The weekend after the election, about 60 marijuana activists gather in a University of Missouri-Columbia auditorium for the 2016 Missouri Cannabis Conference. The atmosphere is tinged by the bitterness of defeat. There had been time, months ago, when these attendees had assumed the conference would be victory lap commemorating the state's brand-new medical marijuana law.
Instead, the conference has become a wake.
During a panel discussion assembled to dissect the missteps of New Approach initiative, John Payne fields the question burning in everyone's mind: Why did we fail?
"There were two clear factors," Payne says. First was the matter of timing. New Approach had initially targeted September 2015 to begin collecting signatures, but the group had gotten tangled up in negotiations with a potential donor, a wealthy lawyer named Brad Bradshaw. According to Payne, Bradshaw wanted steep taxes on retail sales of medical marijuana, something New Approach's organizers found unacceptable. The two sides never found a middle ground, but the delay kept New Approach from filing its initiative until November 2015, and signature collection didn't begin until late January 2016.
"That lost us two months of signature gathering time," Payne tells the audience. "If we had had that extra two months, I have absolutely no doubt that we would have been able to qualify for the ballot."

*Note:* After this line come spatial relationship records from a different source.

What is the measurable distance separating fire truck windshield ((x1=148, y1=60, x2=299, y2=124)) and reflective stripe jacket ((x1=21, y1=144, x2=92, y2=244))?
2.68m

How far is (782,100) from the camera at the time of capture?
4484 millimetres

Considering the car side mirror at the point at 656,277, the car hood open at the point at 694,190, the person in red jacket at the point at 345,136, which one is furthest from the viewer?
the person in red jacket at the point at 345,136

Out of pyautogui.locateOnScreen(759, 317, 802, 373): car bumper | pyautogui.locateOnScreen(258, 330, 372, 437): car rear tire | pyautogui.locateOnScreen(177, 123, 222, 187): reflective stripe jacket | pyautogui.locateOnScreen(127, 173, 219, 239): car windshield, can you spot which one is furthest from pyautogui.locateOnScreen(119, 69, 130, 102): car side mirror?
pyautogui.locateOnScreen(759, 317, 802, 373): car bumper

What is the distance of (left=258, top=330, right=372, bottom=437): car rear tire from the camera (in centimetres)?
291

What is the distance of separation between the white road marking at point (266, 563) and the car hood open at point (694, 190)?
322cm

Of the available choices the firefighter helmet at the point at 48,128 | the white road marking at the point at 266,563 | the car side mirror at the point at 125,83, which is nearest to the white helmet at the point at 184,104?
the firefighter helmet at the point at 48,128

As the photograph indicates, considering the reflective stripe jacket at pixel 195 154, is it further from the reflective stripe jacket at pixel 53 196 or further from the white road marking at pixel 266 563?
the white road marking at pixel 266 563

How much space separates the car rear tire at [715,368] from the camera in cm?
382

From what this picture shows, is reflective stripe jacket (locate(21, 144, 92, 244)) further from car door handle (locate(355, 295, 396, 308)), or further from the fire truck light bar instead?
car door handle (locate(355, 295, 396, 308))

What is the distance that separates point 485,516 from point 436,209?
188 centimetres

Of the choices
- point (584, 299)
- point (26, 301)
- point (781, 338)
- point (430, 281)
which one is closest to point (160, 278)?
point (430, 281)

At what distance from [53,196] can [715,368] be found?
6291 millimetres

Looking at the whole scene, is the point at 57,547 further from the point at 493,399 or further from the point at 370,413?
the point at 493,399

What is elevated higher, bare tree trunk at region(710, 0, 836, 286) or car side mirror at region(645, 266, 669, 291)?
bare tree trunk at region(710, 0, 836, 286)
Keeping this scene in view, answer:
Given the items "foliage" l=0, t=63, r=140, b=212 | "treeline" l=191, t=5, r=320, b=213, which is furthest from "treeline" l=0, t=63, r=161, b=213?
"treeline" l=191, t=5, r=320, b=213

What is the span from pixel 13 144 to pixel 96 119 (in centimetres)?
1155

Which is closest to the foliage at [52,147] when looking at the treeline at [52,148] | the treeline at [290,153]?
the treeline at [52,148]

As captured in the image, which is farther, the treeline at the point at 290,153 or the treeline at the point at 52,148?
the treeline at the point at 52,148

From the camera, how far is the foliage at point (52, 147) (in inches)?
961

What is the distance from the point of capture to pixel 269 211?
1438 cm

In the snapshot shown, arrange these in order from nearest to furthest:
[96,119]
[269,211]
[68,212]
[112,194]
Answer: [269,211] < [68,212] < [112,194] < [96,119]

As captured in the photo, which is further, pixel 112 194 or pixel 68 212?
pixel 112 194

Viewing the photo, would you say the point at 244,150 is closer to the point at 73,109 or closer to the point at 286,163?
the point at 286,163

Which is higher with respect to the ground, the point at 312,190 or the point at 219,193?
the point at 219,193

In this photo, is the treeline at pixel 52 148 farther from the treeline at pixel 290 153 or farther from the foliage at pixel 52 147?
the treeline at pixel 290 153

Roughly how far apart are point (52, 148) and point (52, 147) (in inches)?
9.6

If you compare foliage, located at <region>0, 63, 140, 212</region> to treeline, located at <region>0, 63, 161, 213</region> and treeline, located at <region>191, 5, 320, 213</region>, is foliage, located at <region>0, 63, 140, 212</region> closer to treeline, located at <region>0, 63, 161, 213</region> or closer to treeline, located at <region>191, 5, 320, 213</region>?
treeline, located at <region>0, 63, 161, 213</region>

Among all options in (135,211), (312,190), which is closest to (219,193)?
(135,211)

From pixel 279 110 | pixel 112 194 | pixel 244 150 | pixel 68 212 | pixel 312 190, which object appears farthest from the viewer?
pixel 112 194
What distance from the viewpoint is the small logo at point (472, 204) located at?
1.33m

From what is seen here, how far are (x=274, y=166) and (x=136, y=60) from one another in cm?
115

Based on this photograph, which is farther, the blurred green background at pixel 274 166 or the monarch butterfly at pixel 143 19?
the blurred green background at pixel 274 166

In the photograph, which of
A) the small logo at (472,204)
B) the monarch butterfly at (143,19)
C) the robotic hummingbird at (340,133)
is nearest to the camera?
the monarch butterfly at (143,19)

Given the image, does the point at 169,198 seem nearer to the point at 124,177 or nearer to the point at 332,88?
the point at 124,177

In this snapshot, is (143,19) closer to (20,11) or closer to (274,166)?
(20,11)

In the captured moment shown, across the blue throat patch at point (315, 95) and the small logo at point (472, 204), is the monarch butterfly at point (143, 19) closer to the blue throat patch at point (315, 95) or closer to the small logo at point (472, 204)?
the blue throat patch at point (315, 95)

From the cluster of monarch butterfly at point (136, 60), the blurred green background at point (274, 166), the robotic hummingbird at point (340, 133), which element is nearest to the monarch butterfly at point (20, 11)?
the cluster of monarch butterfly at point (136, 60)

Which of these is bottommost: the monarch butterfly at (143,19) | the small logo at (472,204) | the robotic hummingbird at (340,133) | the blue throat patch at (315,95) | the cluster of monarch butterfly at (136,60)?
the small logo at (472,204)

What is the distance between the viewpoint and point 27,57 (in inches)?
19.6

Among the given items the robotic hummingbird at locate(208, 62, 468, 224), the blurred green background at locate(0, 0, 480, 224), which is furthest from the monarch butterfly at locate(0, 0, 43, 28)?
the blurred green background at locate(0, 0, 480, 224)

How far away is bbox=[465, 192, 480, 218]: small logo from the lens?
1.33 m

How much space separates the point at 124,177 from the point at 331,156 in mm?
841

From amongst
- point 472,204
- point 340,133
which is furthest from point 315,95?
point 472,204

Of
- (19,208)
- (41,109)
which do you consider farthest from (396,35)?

The other factor, of course, was that signature collectors bungled their jobs by over-collecting in District 1, putting District 2 deep into the red before the deadline.
"We are going to reexamine who we hire as the signature gathering firm," Payne says, responding to a question from an audience member. "I don't know exactly whom that might be, but we are going to file a petition for 2018 in the next few days."
If the implication wasn't clear, Payne later spells it out in conversation with attendees: PCI will not be getting the job.
But is a 2018 ballot initiative the way to go? Payne and other organizers answer yes, unless something unexpected happens in the Missouri legislature. In 2016, two watered-down medical marijuana bills failed to pass the House, and any lawmaker attempting to push a bill will likely run into similar opposition from the conservative, law-and-order types that currently rule the legislature. Legalization will almost certainly rest on another initiative and all it entails.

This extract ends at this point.